───── 抜粋本文

長年にわたってブロードウェイの第一線で活躍したコメディの名手ニール・サイモンが1990年代に取り組んだ自伝的作品「B・B三部作」のひとつである『ブロードウェイ・バウンド』。『ブライトン・ビーチ回顧録』『ビロクシー・ブルース』に続く完結編で、第二次世界大戦を経て青年となった主人公・ユージンが、家族への愛情と失望の狭間で揺れ動きながらも夢に向かう姿を描いた作品だ。

36年ぶりとなるPARCO劇場での上演では、2021年に東京芸術劇場プライハウスで上演された『ブライトン・ビーチ回顧録』に続いて演出・小山ゆうな、主演・佐藤勝利のタッグが実現。さらに松下由樹、神保悟志、入野自由が続投し、小島聖、浅野和之が参加して家族の物語を描き出す。初日を前に開幕前会見とプレスコールが行われた。

──────────
───── 提供資料

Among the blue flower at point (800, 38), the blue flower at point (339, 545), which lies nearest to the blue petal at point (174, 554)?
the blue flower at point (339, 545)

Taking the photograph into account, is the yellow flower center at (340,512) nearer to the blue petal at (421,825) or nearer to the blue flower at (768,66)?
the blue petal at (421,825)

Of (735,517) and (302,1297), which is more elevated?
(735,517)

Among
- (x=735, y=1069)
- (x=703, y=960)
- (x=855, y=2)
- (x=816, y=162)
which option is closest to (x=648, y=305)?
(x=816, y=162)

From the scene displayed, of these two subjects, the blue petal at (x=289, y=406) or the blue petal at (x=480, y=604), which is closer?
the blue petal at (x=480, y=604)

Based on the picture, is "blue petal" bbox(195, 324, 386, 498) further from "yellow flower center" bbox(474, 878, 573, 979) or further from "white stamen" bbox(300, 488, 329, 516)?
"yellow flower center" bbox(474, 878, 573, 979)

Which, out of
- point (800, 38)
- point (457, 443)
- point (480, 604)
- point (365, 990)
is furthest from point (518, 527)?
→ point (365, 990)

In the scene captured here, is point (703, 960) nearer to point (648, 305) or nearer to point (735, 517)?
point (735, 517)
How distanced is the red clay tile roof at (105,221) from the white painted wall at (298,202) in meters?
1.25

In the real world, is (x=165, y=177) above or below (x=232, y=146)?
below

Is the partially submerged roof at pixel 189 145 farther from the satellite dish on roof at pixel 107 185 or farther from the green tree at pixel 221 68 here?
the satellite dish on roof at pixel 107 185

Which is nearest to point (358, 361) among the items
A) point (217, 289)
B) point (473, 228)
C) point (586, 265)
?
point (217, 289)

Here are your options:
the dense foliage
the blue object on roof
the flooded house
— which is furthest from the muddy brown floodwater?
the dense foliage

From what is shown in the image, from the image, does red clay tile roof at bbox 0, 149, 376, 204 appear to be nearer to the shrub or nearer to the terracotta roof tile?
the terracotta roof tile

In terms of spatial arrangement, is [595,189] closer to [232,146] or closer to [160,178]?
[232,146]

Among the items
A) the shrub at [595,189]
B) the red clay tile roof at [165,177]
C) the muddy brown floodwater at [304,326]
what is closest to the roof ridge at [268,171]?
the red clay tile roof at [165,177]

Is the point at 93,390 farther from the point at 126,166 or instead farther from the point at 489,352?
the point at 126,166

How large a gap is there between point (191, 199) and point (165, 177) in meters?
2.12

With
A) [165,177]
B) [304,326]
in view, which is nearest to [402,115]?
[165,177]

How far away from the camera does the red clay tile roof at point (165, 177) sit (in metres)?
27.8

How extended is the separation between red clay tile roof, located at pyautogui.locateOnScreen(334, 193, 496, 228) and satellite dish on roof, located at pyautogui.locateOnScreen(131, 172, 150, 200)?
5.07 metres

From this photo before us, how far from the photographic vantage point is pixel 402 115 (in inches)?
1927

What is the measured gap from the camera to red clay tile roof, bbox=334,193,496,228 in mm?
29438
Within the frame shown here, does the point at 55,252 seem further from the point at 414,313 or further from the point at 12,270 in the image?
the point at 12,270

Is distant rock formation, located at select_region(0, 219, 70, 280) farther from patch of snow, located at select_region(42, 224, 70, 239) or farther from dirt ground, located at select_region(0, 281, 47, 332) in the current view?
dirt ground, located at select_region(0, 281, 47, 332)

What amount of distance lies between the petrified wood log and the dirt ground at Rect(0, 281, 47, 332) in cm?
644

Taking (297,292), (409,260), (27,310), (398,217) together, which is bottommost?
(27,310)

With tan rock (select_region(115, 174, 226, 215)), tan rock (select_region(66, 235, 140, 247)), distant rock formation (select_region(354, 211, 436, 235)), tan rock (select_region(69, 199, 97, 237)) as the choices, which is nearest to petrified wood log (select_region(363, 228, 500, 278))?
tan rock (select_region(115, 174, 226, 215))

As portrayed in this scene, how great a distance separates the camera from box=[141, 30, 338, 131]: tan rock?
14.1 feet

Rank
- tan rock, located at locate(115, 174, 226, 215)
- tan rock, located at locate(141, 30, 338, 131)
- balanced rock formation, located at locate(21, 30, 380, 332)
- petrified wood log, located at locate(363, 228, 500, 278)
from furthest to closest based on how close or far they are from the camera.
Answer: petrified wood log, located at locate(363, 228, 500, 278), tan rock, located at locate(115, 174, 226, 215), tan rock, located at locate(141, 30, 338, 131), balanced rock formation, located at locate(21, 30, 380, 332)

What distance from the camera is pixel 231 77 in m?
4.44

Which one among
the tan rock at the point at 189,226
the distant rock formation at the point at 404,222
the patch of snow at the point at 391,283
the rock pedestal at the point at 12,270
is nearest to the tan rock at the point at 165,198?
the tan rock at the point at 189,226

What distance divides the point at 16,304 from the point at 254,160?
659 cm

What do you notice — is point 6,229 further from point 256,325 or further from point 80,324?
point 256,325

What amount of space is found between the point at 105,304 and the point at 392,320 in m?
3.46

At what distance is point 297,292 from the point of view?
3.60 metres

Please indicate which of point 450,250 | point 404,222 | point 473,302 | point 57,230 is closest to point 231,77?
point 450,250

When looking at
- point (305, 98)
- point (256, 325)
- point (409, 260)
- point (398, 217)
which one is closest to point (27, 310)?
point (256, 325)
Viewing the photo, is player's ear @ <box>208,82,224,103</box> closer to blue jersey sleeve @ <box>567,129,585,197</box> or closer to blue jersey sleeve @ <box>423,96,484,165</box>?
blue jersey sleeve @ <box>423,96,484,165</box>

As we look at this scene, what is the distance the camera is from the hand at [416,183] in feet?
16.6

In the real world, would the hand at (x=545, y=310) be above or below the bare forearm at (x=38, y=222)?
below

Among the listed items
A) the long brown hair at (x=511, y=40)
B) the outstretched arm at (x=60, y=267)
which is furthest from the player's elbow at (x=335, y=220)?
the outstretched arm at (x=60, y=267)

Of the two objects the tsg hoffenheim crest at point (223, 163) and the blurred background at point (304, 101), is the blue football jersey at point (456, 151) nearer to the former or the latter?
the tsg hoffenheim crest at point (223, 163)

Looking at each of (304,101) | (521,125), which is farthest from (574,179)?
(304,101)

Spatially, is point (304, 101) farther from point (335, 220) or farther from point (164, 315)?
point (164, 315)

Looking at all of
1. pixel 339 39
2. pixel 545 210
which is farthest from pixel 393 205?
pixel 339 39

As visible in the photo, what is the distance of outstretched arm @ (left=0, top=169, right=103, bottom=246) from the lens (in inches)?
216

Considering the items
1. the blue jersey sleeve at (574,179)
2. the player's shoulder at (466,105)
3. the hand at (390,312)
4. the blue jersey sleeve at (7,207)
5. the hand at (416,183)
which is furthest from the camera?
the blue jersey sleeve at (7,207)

──────────

__課題一覧__
a. 抜粋本文のうち、「36年ぶりとなるPARCO劇」から「見とプレスコールが行われた。」までの部分を一字一句変えずに返してください。
b. 抜粋本文によると、PARCO劇場での上演で演出を担当するのは誰ですか。

__課題の解答__
a.
36年ぶりとなるPARCO劇場での上演では、2021年に東京芸術劇場プライハウスで上演された『ブライトン・ビーチ回顧録』に続いて演出・小山ゆうな、主演・佐藤勝利のタッグが実現。さらに松下由樹、神保悟志、入野自由が続投し、小島聖、浅野和之が参加して家族の物語を描き出す。初日を前に開幕前会見とプレスコールが行われた。

b. 小山ゆうな